Théorie de la grande guerre/Livre VII/Chapitre 10

Traduction par Marc-Joseph-Edgar Bourdon de Vatry.
Librairie militaire de L. Baudoin et Cie (Tome troisièmep. 45-46).

CHAPITRE X.

attaque des camps retranchés.


Il fut pendant un certain temps fort à la mode de ne parier qu’avec mépris des ouvrages de campagne et de leurs effets. Les lignes en cordons de la frontière française si souvent forcées pendant les guerres précédentes, le camp retranché de Breslau où le duc de Bevern se fit battre, la bataille de Torgau et maints autres exemples appuyaient ce jugement dont l’autorité augmenta encore de toute la défaveur que les victoires que Frédéric le Grand dut à la rapidité de ses mouvements et à la puissance de ses attaques jetèrent sur le combat de pied ferme et sur la fortification passagère.
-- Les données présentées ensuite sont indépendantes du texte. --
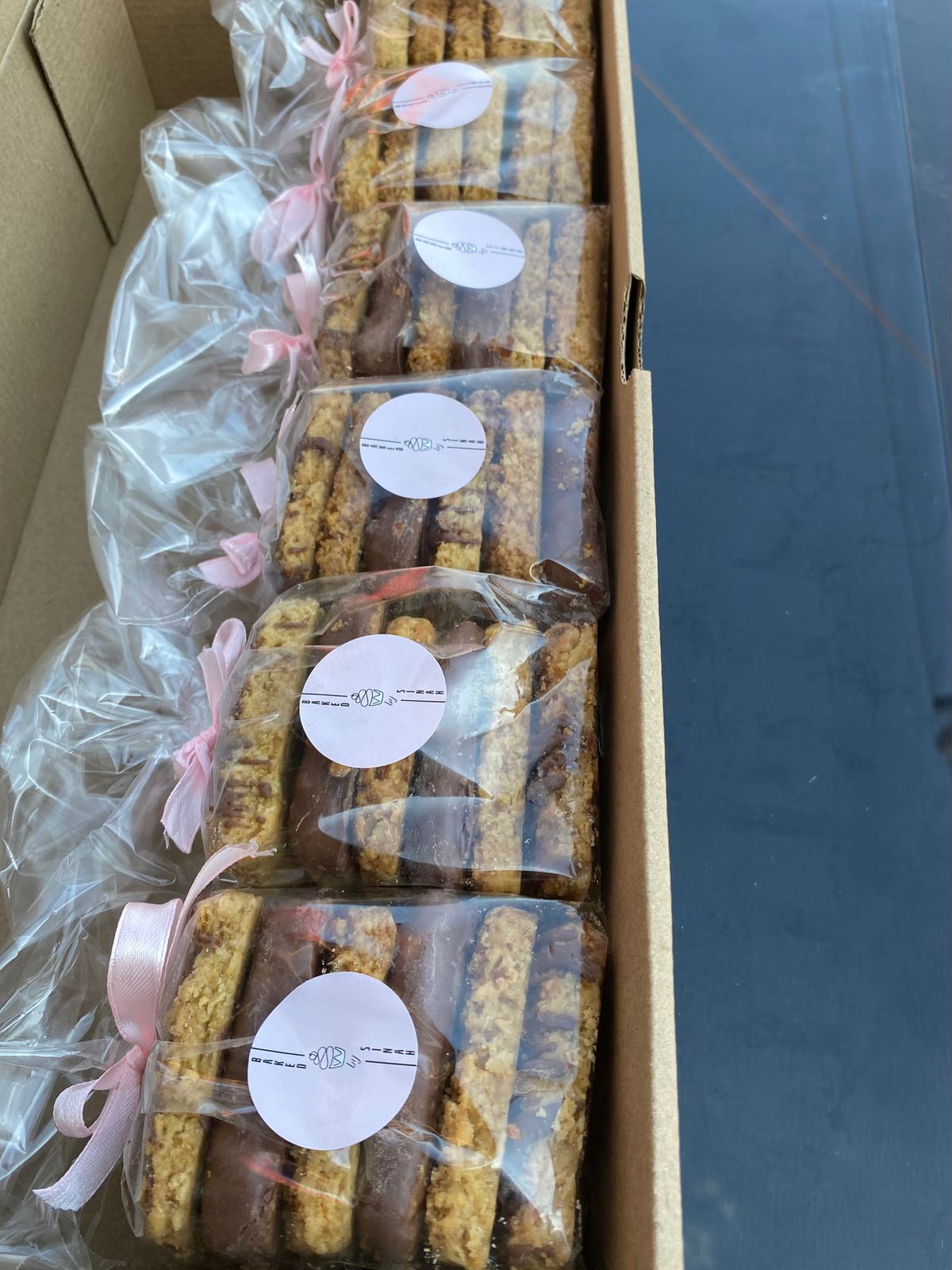 Nuttikrust Biscuits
Il est certain qu’une ligne de simples tranchées de plusieurs lieues d’étendue ne peut être défendue par deux ou trois mille hommes, et que des ouvrages de cette nature présenteraient de grands dangers si on en arrivait à leur accorder cette confiance trompeuse, mais n’est-ce pas faire une grossière confusion d’étendre cette conclusion à la fortification passagère elle-même ainsi que le fait Tempelhoff entre autres ? À quoi serviraient donc les ouvrages de campagne si ce n’était à augmenter la force de résistance du défenseur ? Et, dans le fait, l’expérience a mille fois prouvé qu’un ouvrage retranché bien organisé et suffisamment garni de défenseurs constitue souvent un point imprenable, ou que, du moins, l’attaquant respecte fréquemment comme tel. De cette puissance de résistance d’un ouvrage isolé, il faut nécessairement conclure à la très grande difficulté et, le plus souvent même, à l’impossibilité absolue de s’emparer d’un camp retranché.

Il est logique de ne placer que de faibles garnisons dans les camps retranchés, car, avec de bons obstacles naturels et de solides ouvrages de campagne, on s’y peut défendre contre un nombre très supérieur d’attaquants. Frédéric II considérait l’attaque du camp de Pirna comme irréalisable bien qu’il y pût porter un nombre d’hommes double de celui de la défense, et ce n’est qu’en se basant sur l’état d’extrême affaiblissement où se trouvaient alors les Saxons que, plus tard, on a prétendu que le Roi eût pu s’en emparer. Il resterait à savoir, d’ailleurs, si ceux-là mêmes qui ont soutenu que l’attaque en était non seulement possible mais qu’elle eût facilement pu réussir l’eussent tentée dans de semblables conditions.

Nous croyons donc que l’attaque d’un camp retranché vraiment digne de ce nom est un moyen peu habituel de l’offensive. Mais par contre lorsque le camp, établi à la hâte, ne présente pas d’obstacles considérables sur ses abords, lorsque les ouvrages n’en sont pas achevés, lorsqu’en un mot — et le cas est fréquent — le camp n’est en somme que l’ébauche de ce qu’il devrait être, alors il en faut conseiller l’attaque car elle peut facilement conduire à la victoire.